** start of PROVIDED TEXT **

Market Commentary: August 2009
10 September 2009 by SEI Investment Management Unit
Summary:
- Further evidence the global economy is on the mend boosts stocks and bonds
- After extraordinary gains, global stock markets seen slowing
- U.S. job market shows signs of improving, Germany and France emerge from recession
- Oil prices hold steady despite global recovery optimism
Market Overview
Evidence mounted in August that the global economy has turned the corner from recession to recovery, while many companies continued to report better profits than expected. The continuing trend of good news sent the MSCI AC World Index ($) 3.58% higher in August, with Financials and other sectors that are sensitive to economic cycles continuing to lead the way. However, with the MSCI AC World Index having gained 59.29% from lows recorded on 9 March, analysts were generally forecasting a more subdued market for the rest of the year.
The Barclays Capital Global Aggregate Index ($) of bond markets gained 1.76% amid the growing appetite for risk among investors. Gains were led by some of the sectors considered to be the most risky, such as high yield bonds (those with poorer credit quality ratings) and commercial mortgage-backed securities (CMBS), as investors continued to show a preference for higher yields over the perceived safety of government bonds and cash.
The VIX Index, a measure of implied volatility in the S&P 500 Index that is also known as the “fear index,” was little changed over the month, ending August at 26.01. However, volatility remained higher than its long-term average and there continued to be large gaps between the best and worst performing stocks and sectors in the MSCI AC World Index over the month.
Stocks
Investor optimism continued in full force in August, having overcome a brief bout of skepticism in late June, as the trend of encouraging economic news and generally better-than-forecast corporate profits extended through another month.

** end of PROVIDED TEXT **

* [WORK TO DO]: Reproduce the market commentary from "The VIX Index, a" up to and including "over the month.", substituting "anxiety gauge" for "fear index".

** start of DATASET EXCERPTS **

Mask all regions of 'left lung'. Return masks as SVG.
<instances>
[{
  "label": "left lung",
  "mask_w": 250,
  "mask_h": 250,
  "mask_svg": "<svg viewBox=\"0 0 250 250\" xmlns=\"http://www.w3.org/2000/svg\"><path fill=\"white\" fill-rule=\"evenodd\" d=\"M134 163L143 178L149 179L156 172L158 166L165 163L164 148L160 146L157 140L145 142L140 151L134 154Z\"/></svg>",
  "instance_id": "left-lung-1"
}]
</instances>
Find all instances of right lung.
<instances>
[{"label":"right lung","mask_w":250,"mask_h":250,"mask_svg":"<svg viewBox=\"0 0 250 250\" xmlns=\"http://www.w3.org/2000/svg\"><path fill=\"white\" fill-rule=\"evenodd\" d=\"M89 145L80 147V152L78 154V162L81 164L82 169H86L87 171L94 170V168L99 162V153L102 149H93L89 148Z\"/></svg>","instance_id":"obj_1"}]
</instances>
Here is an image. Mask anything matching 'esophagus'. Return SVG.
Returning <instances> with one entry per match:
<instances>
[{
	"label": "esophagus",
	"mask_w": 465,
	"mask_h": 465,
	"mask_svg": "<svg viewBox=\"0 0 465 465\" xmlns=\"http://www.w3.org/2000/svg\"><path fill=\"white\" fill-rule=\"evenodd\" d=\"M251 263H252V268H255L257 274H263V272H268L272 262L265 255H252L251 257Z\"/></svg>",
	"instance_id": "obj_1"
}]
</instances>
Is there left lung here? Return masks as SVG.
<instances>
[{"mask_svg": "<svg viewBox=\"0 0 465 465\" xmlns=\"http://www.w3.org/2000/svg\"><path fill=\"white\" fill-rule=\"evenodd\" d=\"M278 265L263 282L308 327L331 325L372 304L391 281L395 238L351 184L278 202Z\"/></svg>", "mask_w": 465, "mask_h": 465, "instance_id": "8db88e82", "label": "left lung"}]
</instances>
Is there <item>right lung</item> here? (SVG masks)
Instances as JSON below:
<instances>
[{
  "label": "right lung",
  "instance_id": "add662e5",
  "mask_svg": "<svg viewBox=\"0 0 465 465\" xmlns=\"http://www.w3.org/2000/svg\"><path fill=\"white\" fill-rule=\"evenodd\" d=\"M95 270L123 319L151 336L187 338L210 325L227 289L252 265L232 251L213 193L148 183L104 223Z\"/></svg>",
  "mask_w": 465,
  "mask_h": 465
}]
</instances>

** end of DATASET EXCERPTS **

* [RESULT]:
The VIX Index, a measure of implied volatility in the S&P 500 Index that is also known as the “anxiety gauge,” was little changed over the month, ending August at 26.01. However, volatility remained higher than its long-term average and there continued to be large gaps between the best and worst performing stocks and sectors in the MSCI AC World Index over the month.